Render every line of the listing below as a JSON array of strings, one string per line, with blank lines omitted.
▼
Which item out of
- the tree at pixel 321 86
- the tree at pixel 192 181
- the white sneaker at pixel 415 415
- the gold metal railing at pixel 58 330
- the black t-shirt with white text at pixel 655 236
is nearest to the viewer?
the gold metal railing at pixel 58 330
▲
▸ Output of the task
[
  "Which item out of",
  "- the tree at pixel 321 86",
  "- the tree at pixel 192 181",
  "- the white sneaker at pixel 415 415",
  "- the gold metal railing at pixel 58 330",
  "- the black t-shirt with white text at pixel 655 236",
  "is nearest to the viewer?",
  "the gold metal railing at pixel 58 330"
]